Peak Sleeve, Bad Marketing, and Clowns NOPE NOPE NOPE.
Top of the morning, Mischevians! I’m fighting a cold today, so let’s get to it. But also send cold remedies if you’ve got them, because while everyone else is on holiday, I’m trying not to rub my rose off with tissue.
No, I didn’t watch Trump’s speech and no, I really don’t care to, especially because none of this is surprising for any of us who’ve been hollering about this awful man since that fateful escalator ride. And while I am glad that some folks in the media are finally discovering that this man is not fit to be in the Oval Office (YOU DON’T SAY,) I still have this reaction whenever I see anyone surprised by anything that he does.
I’ve had some wonderful submissions from friends and readers as of late, which are helping my plow through my cold medicine fog.
Stefana reminded me that I love Erin Gloria Ryan so very very much: We Have Reached Peak Sleeve Madness.
Aaron sent this in from TechCrunch: ACLU taps tech to help the public hold district attorneys accountable to criminal justice reform. This is a good thing: more people should know who their top elected law enforcement officials are, and should understand the role of DA offices in determining public policy.
On a less serious note, Colin points us to the fact that Germans are selling MDMA tablets in the shape of Trump’s head, which I am sure is in no way terrifying if you are high on said MDMA. And then Colin also pointed us to BoingBoing’s coverage of Calgary airport regrets converting disabled parking spaces into "Lexus only" parking spaces, a major marketing misfire that would also be difficult to navigate on MDMA.

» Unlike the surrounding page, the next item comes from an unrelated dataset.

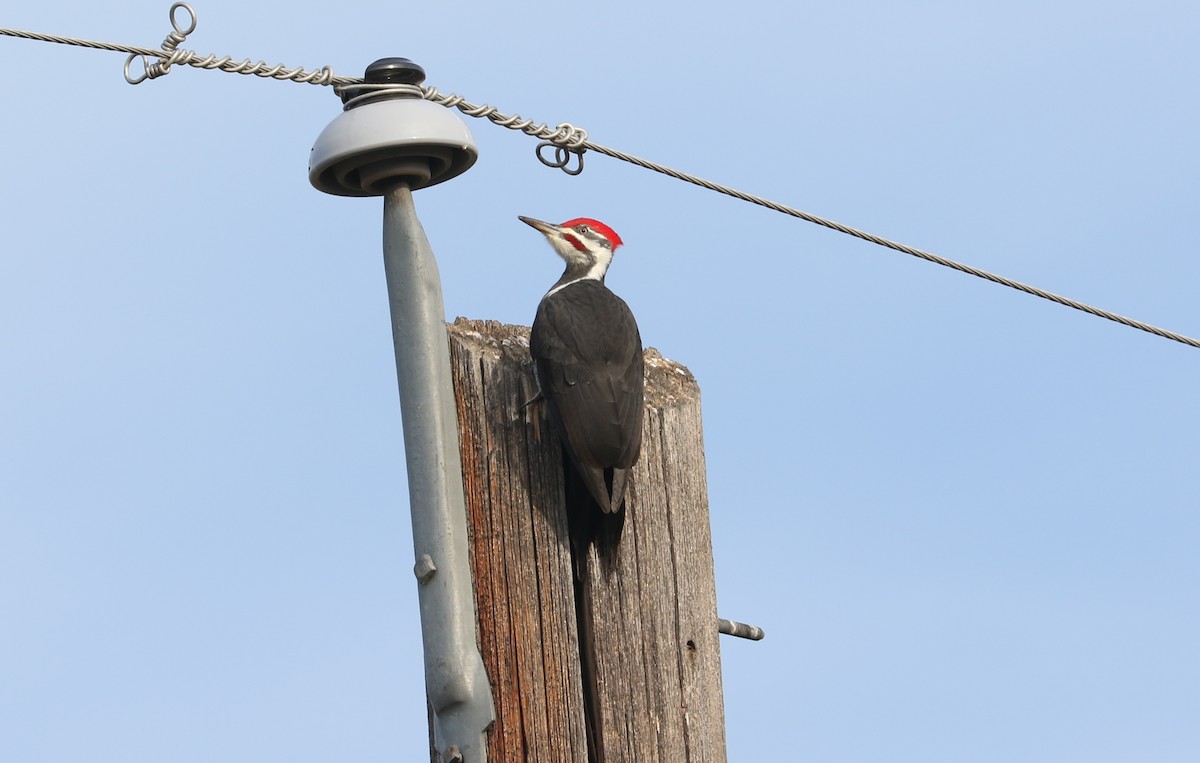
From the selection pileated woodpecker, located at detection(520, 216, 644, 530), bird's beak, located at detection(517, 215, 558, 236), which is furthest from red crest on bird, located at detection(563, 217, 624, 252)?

But before we make fun of Calgary (and if you do, I’ll find you and yell at you,) my Mum wants us to know that window washers at the Alberta Children’s Hospital in Calgary dressed up as super heroes for a day, and I’m not crying, you’re crying.

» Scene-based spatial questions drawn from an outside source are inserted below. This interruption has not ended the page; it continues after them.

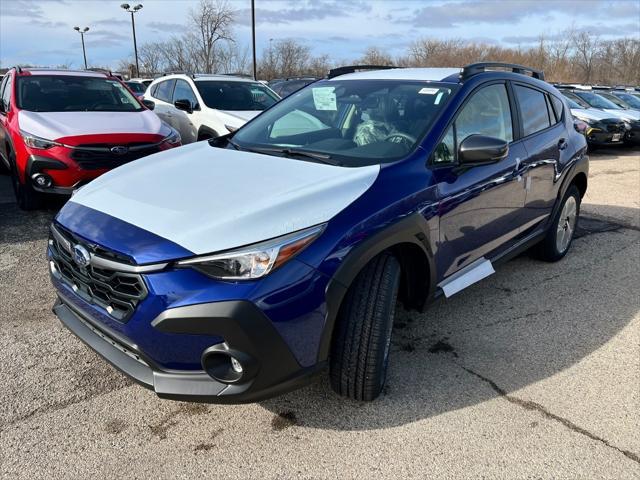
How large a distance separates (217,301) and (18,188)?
508 centimetres

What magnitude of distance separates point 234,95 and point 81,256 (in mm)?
6211

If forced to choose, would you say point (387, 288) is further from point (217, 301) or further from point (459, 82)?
point (459, 82)

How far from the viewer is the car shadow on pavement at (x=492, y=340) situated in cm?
273

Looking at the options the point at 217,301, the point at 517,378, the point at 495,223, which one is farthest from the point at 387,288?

An unnamed reader told me that American Horror Story is returning and it involves the election and clowns, so NOPE NOPE NOPE. And yes, it is true that I watch scary movies muted with the closed captioning on so as to lessen the fright. Come at me, just make sure you’re quiet about it.
Hey y’all, when life gets you down, just watch a ridiculously soundtracked video of dogs being wonderful. It’s cheaper than therapy. And whatever you do, don’t cut the bangs of a horse, lest a passive-aggressive note lead to a comment storm.